==== Supplied material ====
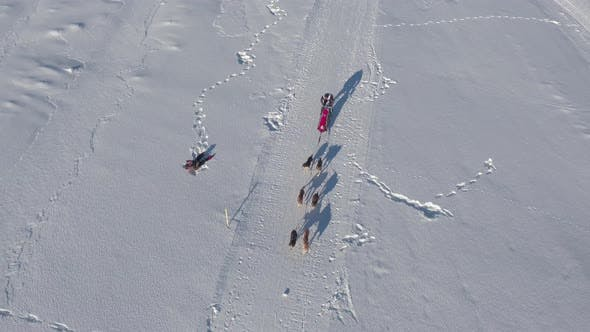 Thumbnail for Aerial view of dogs pulling a sled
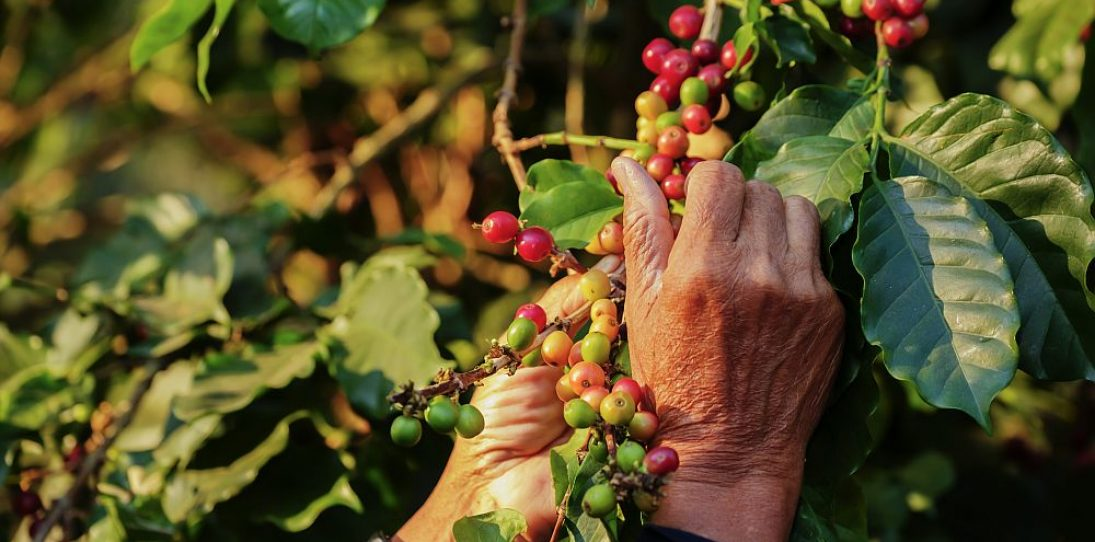 Organic coffee - small holders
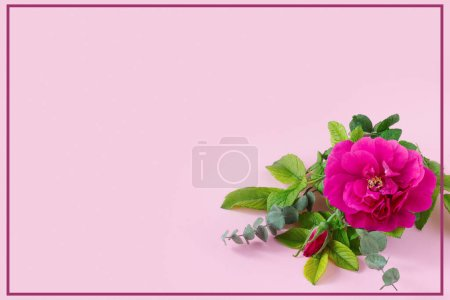 Photo for Beautiful pink rose with green eucalyptus  and place for your text on delicate paper background. - Royalty Free Image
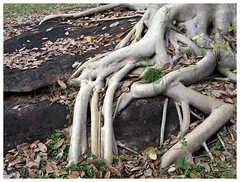 Tentacles (Gurugo) Tags: pollonaruwa srilanka raízes roots pedra stone rock rocha tree árvore folhas leaves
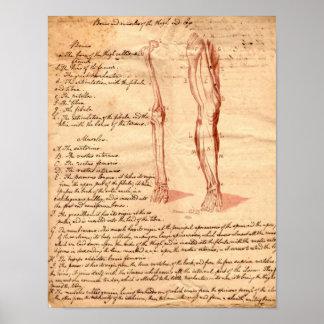 Anatomical Sketch Print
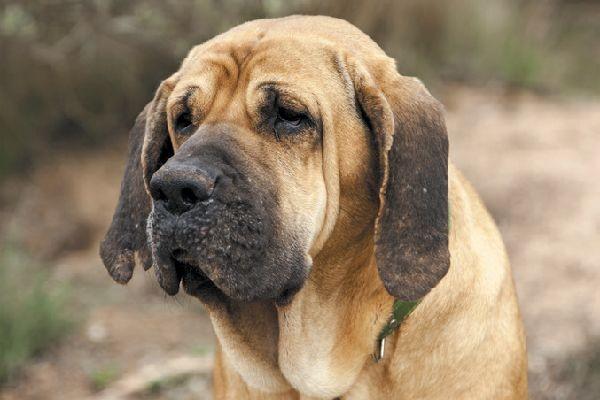 cachorros de fila brasilero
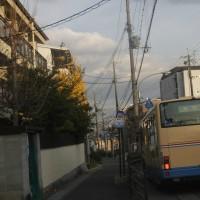 大阪も、良い天気に恵まれました。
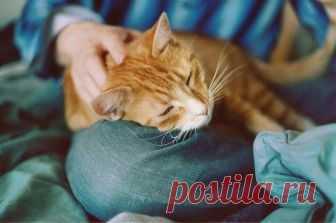 А Вы знаете почему кошка ложится на больное место человека? | Всегда в форме!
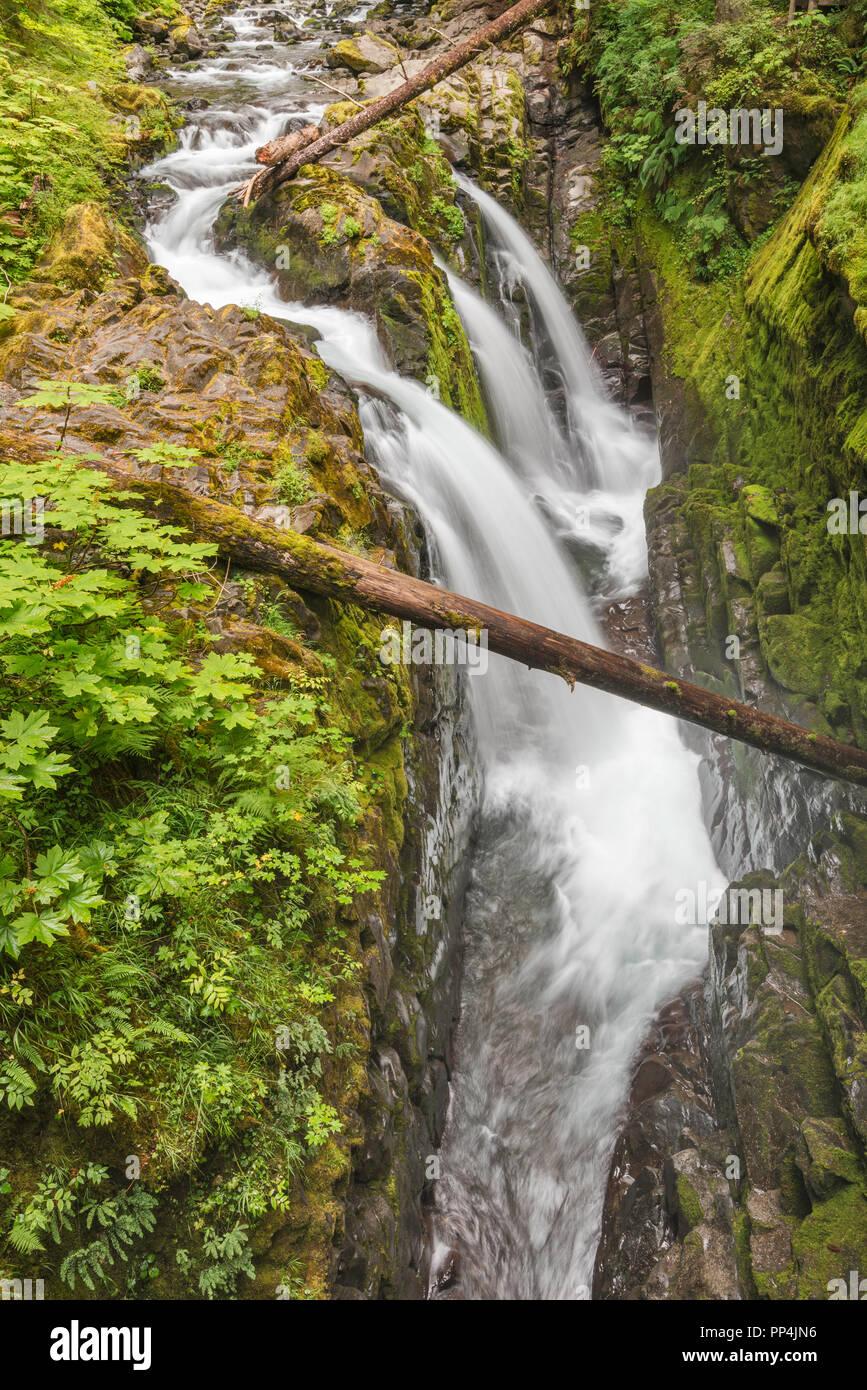 Sol Duc Falls, Olympic National Park, Washington state, USA - Stock Image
====
# Your goal
Transcribe each entry above exactly, apart from the pictures.

# Output of the task
 Thumbnail for Aerial view of dogs pulling a sled
 Organic coffee - small holders
 Photo for Beautiful pink rose with green eucalyptus  and place for your text on delicate paper background. - Royalty Free Image
 Tentacles (Gurugo) Tags: pollonaruwa srilanka raízes roots pedra stone rock rocha tree árvore folhas leaves
 Anatomical Sketch Print
 cachorros de fila brasilero
 大阪も、良い天気に恵まれました。
 А Вы знаете почему кошка ложится на больное место человека? | Всегда в форме!
 Sol Duc Falls, Olympic National Park, Washington state, USA - Stock Image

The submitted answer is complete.